HBM offers significantly higher memory bandwidth, lower latency, and a compact form factor (using 3D vertical stacking to increase density and shorten data paths). Since the original HBM in 2013, JEDEC has had an aggressive roadmap. As noted in a recent blog post, the current HBM4 doubles channel count per stack with a 2Kbit interface, speed bins up to 6.4Gbps, and options supporting 16-high through-silicon via (TSV) stacks. Figure 1 shows a typical system on chip (SoC) design with a processor die and an HBM stack.
Fig. 1: Traditional 2.5D HBM-based SoC with silicon interposer.

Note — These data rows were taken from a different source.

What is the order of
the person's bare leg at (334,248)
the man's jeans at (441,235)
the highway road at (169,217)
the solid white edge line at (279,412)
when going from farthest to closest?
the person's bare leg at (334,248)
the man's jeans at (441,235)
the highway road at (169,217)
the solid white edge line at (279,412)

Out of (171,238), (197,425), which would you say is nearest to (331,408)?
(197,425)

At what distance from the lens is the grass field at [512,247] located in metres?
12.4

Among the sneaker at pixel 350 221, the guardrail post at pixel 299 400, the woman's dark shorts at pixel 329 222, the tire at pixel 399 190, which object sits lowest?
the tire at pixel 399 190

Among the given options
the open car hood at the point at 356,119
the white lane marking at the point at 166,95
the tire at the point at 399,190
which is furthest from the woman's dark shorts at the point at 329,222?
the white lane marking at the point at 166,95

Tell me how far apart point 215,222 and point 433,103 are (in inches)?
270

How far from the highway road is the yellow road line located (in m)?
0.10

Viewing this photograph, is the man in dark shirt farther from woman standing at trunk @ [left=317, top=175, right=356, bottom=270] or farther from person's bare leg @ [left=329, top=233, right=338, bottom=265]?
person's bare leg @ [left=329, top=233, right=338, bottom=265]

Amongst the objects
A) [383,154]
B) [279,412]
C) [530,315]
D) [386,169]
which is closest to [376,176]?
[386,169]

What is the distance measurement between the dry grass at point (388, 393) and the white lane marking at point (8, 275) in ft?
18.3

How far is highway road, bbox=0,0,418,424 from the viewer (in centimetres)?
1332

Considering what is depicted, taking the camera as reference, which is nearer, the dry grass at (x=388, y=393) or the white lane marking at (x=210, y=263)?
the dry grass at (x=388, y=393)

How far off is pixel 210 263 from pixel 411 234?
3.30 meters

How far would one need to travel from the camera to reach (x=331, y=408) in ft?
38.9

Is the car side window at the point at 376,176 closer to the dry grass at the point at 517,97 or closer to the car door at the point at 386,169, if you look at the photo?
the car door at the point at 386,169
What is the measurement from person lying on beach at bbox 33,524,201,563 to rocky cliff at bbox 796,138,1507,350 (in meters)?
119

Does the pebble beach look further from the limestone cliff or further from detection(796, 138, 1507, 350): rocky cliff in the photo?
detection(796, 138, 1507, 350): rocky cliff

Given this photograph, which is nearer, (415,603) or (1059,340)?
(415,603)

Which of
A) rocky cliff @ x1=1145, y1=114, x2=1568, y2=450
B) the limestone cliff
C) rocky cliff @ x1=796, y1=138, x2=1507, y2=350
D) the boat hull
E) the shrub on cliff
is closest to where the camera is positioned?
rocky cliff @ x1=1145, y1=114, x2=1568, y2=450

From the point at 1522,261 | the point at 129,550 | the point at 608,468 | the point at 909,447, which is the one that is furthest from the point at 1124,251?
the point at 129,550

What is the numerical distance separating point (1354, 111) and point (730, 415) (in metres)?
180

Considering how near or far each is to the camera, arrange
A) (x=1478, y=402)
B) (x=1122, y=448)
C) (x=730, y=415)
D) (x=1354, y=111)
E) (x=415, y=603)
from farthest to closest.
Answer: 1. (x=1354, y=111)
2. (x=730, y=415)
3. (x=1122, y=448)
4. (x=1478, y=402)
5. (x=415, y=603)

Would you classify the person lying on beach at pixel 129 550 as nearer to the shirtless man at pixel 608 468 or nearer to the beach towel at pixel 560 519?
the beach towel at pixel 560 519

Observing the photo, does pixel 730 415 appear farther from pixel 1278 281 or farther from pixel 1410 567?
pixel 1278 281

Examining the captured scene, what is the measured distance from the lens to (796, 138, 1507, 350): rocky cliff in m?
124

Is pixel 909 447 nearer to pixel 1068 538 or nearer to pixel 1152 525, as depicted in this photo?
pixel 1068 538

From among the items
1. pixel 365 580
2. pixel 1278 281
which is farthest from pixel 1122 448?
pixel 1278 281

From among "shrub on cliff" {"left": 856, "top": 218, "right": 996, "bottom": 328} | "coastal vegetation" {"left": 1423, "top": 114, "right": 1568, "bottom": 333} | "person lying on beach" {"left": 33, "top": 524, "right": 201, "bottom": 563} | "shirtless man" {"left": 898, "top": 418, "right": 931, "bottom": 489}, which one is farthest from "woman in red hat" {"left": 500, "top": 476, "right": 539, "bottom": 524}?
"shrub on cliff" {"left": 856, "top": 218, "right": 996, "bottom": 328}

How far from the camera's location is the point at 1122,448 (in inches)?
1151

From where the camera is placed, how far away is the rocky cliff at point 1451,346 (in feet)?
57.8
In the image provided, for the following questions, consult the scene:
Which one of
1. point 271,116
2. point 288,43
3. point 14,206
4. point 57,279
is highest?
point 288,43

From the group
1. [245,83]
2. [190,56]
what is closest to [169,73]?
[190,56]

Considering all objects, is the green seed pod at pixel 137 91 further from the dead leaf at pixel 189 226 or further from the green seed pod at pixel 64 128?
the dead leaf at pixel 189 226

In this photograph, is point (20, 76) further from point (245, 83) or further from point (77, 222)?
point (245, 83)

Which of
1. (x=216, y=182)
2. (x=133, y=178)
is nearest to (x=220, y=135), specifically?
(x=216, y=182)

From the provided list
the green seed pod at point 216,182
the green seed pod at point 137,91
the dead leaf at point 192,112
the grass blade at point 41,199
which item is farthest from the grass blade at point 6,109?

The connection between the processor die and the memory die stack is made through a silicon interposer, using the physical (PHY) layer as defined by the HBM standard. The use of an interposer means that, while the HBM stack is fully 3D, the entire SoC is only 2.5D, reducing potential space savings. The propagation time through the interposer slows down memory access time, reducing potential performance. The entire HBM memory stack, including the base die, is provided today by the DRAM vendor. This can limit design flexibility and is the motivation for cHBM.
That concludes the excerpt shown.